- The paper introduces an SNIS-based image restoration method that uses external patches to approximate MMSE estimates under diverse noise conditions.
- It leverages self-normalized importance sampling with a Hellinger distance criterion to optimize weights for clean patch selection and efficient computation.
- Experimental results show significant PSNR improvements on both generic and class-specific datasets compared to established methods like BM3D and NL-PCA.
"External Patch-Based Image Restoration Using Importance Sampling" (1807.03018)
Introduction
Patch-based image restoration is crucial in addressing the degradation induced by imaging processes. The paper "External Patch-Based Image Restoration Using Importance Sampling" presents a novel approach leveraging external datasets and importance sampling to approximate the Minimum Mean Squared Error (MMSE) estimates of image patches. This method improves upon traditional techniques, particularly in its flexibility regarding the statistical properties of measurement noise. The proposed approach is validated through experiments demonstrating its efficacy across generic and class-specific scenarios.
Methodology
External Datasets and MMSE Estimation
The restoration process considers image degradation models where observed pixel values y serve as noisy linear projections of original pixel values x. This is expressed in Equation \eqref{eq:LIP}, with noise modeled as additive Gaussian or potentially non-linear and Poissonian. The MMSE estimates intrinsically rely on solving a multidimensional integral, which is traditionally intractable for complex noise models.
The paper innovates by using importance sampling, specifically self-normalized importance sampling (SNIS), to approximate this estimation.

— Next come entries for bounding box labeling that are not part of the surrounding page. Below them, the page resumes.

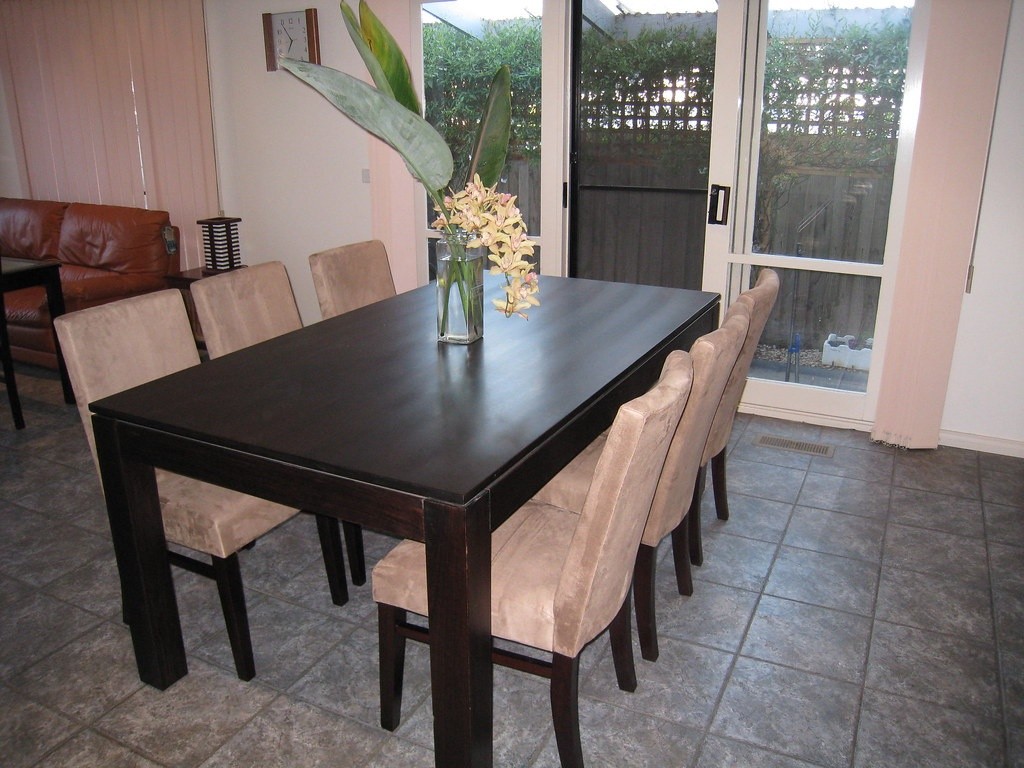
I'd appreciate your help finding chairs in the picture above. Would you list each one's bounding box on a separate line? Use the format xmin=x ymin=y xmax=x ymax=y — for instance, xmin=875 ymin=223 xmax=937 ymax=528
xmin=531 ymin=302 xmax=751 ymax=661
xmin=189 ymin=261 xmax=367 ymax=587
xmin=685 ymin=267 xmax=781 ymax=567
xmin=53 ymin=288 xmax=347 ymax=681
xmin=373 ymin=350 xmax=693 ymax=768
xmin=309 ymin=239 xmax=397 ymax=323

SNIS allows sampling from a proposal distribution rather than the target distribution, facilitating efficient computations even with unknown normalization constants.
Importance Sampling for Image Restoration
Given a noisy patch y, the goal is to recover the central pixel of its clean counterpart xc​. Importance sampling bridges this by utilizing external clean patches x1​,…,xN​ as surrogates for the prior distribution pX​. By optimizing the sampling weights αk​(y) for each clustered patch subset—according to a Hellinger distance criterion—restoration becomes constrained not by specific noise assumptions but rather by maximized statistical similarity.

Figure 1: Examples of recovering images with missing pixels and contaminated by noise using SNIS. (a) Degraded image: 70\% randomly available pixels with additive i.i.d. Gaussian noise with standard deviation 15. (b) Restored image (PSNR=33.26\,dB). (c) Degraded image with peak of 5 contaminated by Poisson noise and observation of 80\% of pixels observed (PSNR=4.92 \,dB). (d) Restored image (PSNR=20.18\,dB)
Experimental Results
Class-Specific Datasets
For datasets where image class is identifiable (e.g., face, text, or handwritten digits), SNIS showcases remarkable performance enhancement over generic competitors. The method distinguishes by its adaptability to variance in noise type and degrees of missing data. This class-specific superiority is quantified by PSNR improvements over existing methods such as EPLL and BM3D under Gaussian noise, and against NL-PCA and VST+BM3D for Poissonian noise scenarios.
Large Scale Generic Images
The SNIS advantage also extends to large-scale datasets where computational efficiency is critical. With 2×106 patches from a large dataset, SNIS demonstrates enhanced algorithmic speed—mitigating the historical bottleneck associated with patch comparison in external NLM. Even when sampling is random or guided by Bernoulli selection, SNIS maintains competitive PSNR scores against exhaustive MMSE estimates.
Conclusion
The proposed SNIS method revolutionizes image restoration tasks by marrying Monte Carlo sampling techniques with Bayesian inference models in the presence of external datasets. It opens pathways for non-linear noise model applications and redefines scalability in dataset utilization. Future research may further explore adaptive clustering strategies, fine-tuning proposal distributions, and expanding SNIS utility across varied multi-modal imaging applications.